A block of data:
§
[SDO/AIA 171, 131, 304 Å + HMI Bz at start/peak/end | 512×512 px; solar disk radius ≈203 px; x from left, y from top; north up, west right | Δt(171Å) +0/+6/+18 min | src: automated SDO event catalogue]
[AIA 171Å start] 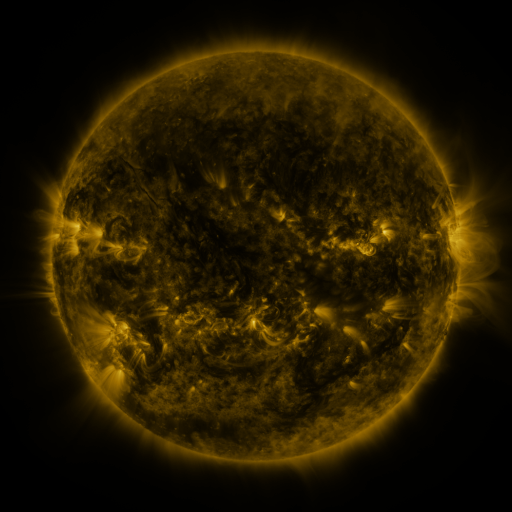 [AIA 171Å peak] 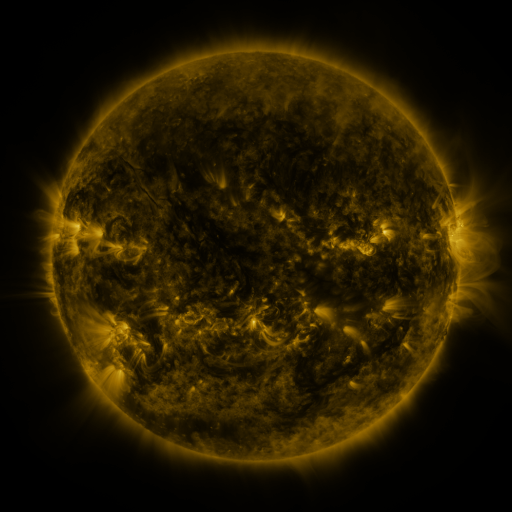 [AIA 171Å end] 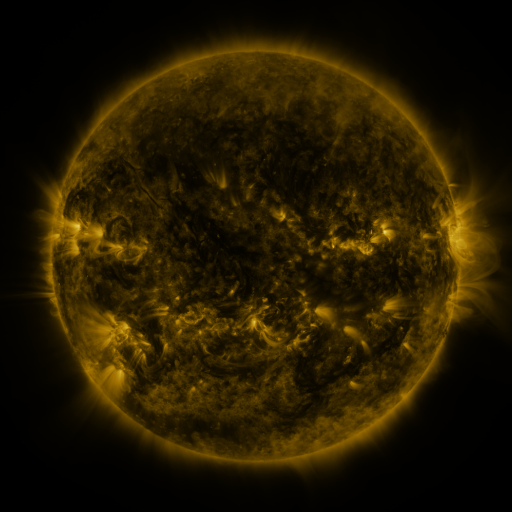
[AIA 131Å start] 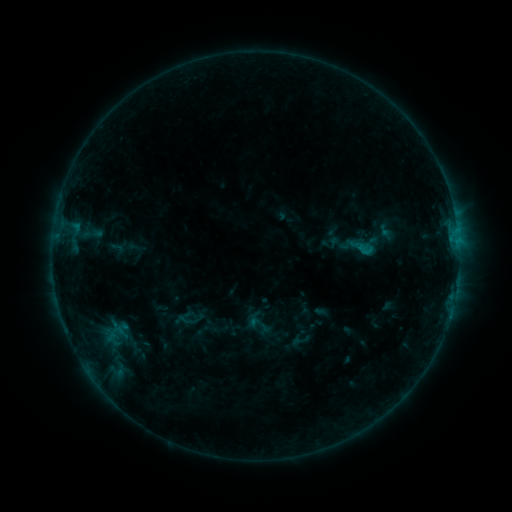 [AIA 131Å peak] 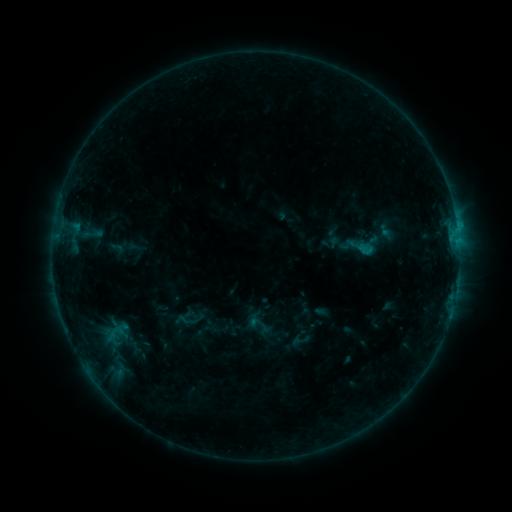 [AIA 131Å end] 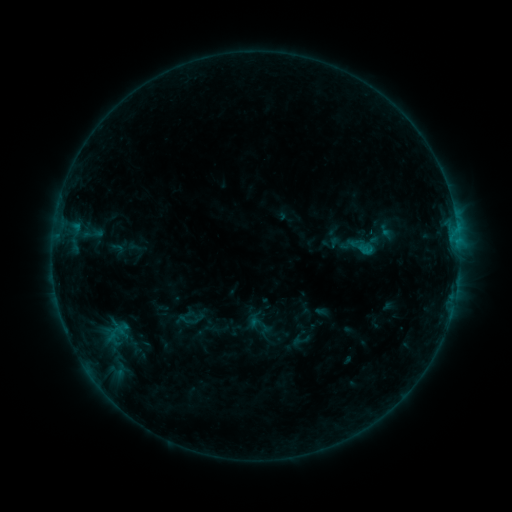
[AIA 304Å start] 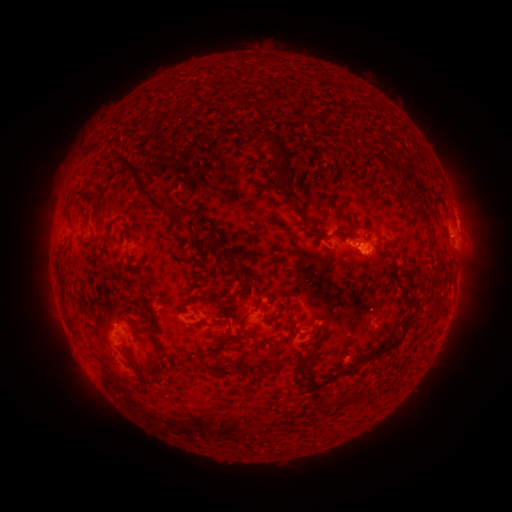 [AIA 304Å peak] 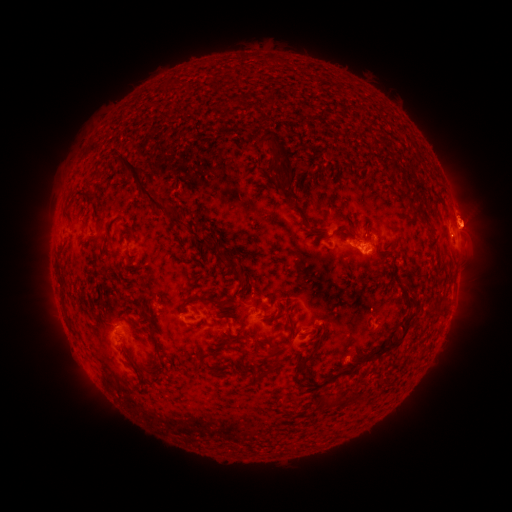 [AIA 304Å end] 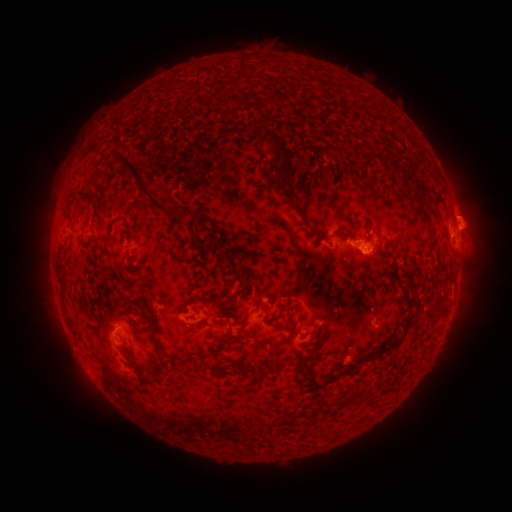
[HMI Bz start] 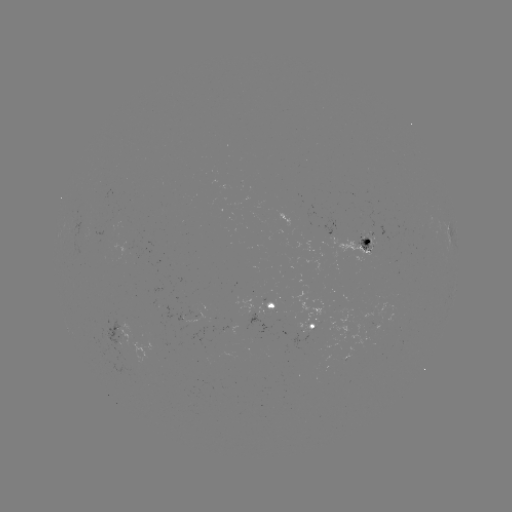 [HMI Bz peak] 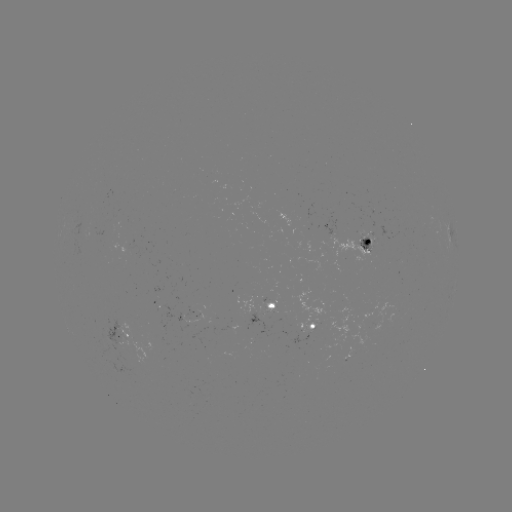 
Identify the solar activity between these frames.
eruption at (470, 220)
§
[Exercise prompt] Return each line of the material above that contains the word "solar".

[Result for this exercise]
[SDO/AIA 171, 131, 304 Å + HMI Bz at start/peak/end | 512×512 px; solar disk radius ≈203 px; x from left, y from top; north up, west right | Δt(171Å) +0/+6/+18 min | src: automated SDO event catalogue]
Identify the solar activity between these frames.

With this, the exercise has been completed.